▶ _WORK TO BE COMPLETED_
Print the entire Patrick MacGill passage below, word for word, with nothing changed or left out.

SOURCE PASSAGE Start Marker

Patrick MacGill: the “Navvy-Poet”

A writer who swiftly transported his Irish working-class hero from the squalor and danger of life as a navvy, building the Blackwater Dam for the Kinlochleven aluminium works, to a scholarly position at the centre of the English ecclesiastical establishment in St George’s Chapel, Windsor might be thought to be in danger of losing credibility. If the young hero also overcame a background of grinding poverty and limited education to become a best selling novelist and poet the writer could perhaps expect quite a lot of rejection slips.
Yet what would be unbelievable fiction was the reality of the life of the ‘Navvy-Poet’, Patrick MacGill, who shot to national fame with the publication of his autobiographical novel, Children of the Dead End, in 1914.
MacGill was born into a poor subsistence farming family in the rural community of Glenties, County Donegal around April 1890. He described his education in Who’s Who as ‘three years at a mountain school.’ When he was twelve, he was put out to add to the family income by doing casual work on local farms. After a couple of years of this he was considered old enough to be sent to the hiring-fair at Strabane, County Tyrone, and spent the next few years working for a variety of masters as a farm labourer. As a teenager he came to Scotland with one of the tattie-howking squads who made the yearly trip from Ireland to harvest potatoes on the farms of lowland Scotland. 
 One of the difficulties in writing about MacGill is a shortage of independently corroborated facts. Life as a casual labourer, a tramp, a railway surfaceman, or as a construction camp navvy in the 1900s does not tend to produce good written records. The assumption is made, and probably correctly, that the adventures of Dermod Flynn, the hero of Children of the Dead End, accurately reflects the experiences of Patrick MacGill and indeed MacGill claimed that nearly all the incidents described in the novel happened to him.

SOURCE PASSAGE End Marker
DATA BELOW Start Marker

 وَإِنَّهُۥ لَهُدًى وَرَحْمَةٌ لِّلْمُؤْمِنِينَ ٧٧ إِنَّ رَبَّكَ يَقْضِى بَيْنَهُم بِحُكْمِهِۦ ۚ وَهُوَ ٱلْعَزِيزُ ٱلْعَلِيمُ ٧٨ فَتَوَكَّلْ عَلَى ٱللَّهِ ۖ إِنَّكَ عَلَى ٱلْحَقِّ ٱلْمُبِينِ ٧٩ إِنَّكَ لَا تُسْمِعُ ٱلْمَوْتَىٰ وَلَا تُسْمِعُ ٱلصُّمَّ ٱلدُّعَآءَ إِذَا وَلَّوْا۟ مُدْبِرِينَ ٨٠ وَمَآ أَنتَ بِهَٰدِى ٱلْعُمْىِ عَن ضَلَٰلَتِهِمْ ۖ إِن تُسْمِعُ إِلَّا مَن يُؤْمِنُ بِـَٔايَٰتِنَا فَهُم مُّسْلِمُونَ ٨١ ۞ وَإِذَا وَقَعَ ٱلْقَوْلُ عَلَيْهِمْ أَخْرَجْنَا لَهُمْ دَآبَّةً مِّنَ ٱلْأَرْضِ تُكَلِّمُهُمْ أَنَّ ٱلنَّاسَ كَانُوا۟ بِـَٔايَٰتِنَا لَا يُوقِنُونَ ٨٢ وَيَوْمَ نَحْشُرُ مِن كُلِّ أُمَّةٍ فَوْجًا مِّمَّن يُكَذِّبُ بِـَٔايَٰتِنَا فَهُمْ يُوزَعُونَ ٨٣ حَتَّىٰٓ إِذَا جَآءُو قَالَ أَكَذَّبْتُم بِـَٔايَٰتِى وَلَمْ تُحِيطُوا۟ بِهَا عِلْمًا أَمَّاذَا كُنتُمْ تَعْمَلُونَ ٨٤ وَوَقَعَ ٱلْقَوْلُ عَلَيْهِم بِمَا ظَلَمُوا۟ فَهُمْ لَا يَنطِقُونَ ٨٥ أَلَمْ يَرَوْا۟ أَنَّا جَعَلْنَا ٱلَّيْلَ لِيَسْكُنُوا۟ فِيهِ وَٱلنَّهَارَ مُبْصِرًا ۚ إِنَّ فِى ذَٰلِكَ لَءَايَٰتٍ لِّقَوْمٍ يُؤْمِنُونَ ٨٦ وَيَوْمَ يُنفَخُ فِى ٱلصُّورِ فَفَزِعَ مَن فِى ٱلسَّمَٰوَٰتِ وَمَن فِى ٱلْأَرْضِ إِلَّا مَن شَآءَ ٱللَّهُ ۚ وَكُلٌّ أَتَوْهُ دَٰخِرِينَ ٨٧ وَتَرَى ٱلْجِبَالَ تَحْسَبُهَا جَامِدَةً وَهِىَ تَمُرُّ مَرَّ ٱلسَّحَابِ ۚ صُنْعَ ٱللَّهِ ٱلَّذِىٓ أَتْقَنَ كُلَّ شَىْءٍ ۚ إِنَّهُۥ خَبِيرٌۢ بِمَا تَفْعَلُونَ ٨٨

DATA BELOW End Marker

▶ _ANSWER TO THE PROBLEM_
Patrick MacGill: the “Navvy-Poet”

A writer who swiftly transported his Irish working-class hero from the squalor and danger of life as a navvy, building the Blackwater Dam for the Kinlochleven aluminium works, to a scholarly position at the centre of the English ecclesiastical establishment in St George’s Chapel, Windsor might be thought to be in danger of losing credibility. If the young hero also overcame a background of grinding poverty and limited education to become a best selling novelist and poet the writer could perhaps expect quite a lot of rejection slips.
Yet what would be unbelievable fiction was the reality of the life of the ‘Navvy-Poet’, Patrick MacGill, who shot to national fame with the publication of his autobiographical novel, Children of the Dead End, in 1914.
MacGill was born into a poor subsistence farming family in the rural community of Glenties, County Donegal around April 1890. He described his education in Who’s Who as ‘three years at a mountain school.’ When he was twelve, he was put out to add to the family income by doing casual work on local farms. After a couple of years of this he was considered old enough to be sent to the hiring-fair at Strabane, County Tyrone, and spent the next few years working for a variety of masters as a farm labourer. As a teenager he came to Scotland with one of the tattie-howking squads who made the yearly trip from Ireland to harvest potatoes on the farms of lowland Scotland. 
 One of the difficulties in writing about MacGill is a shortage of independently corroborated facts. Life as a casual labourer, a tramp, a railway surfaceman, or as a construction camp navvy in the 1900s does not tend to produce good written records. The assumption is made, and probably correctly, that the adventures of Dermod Flynn, the hero of Children of the Dead End, accurately reflects the experiences of Patrick MacGill and indeed MacGill claimed that nearly all the incidents described in the novel happened to him.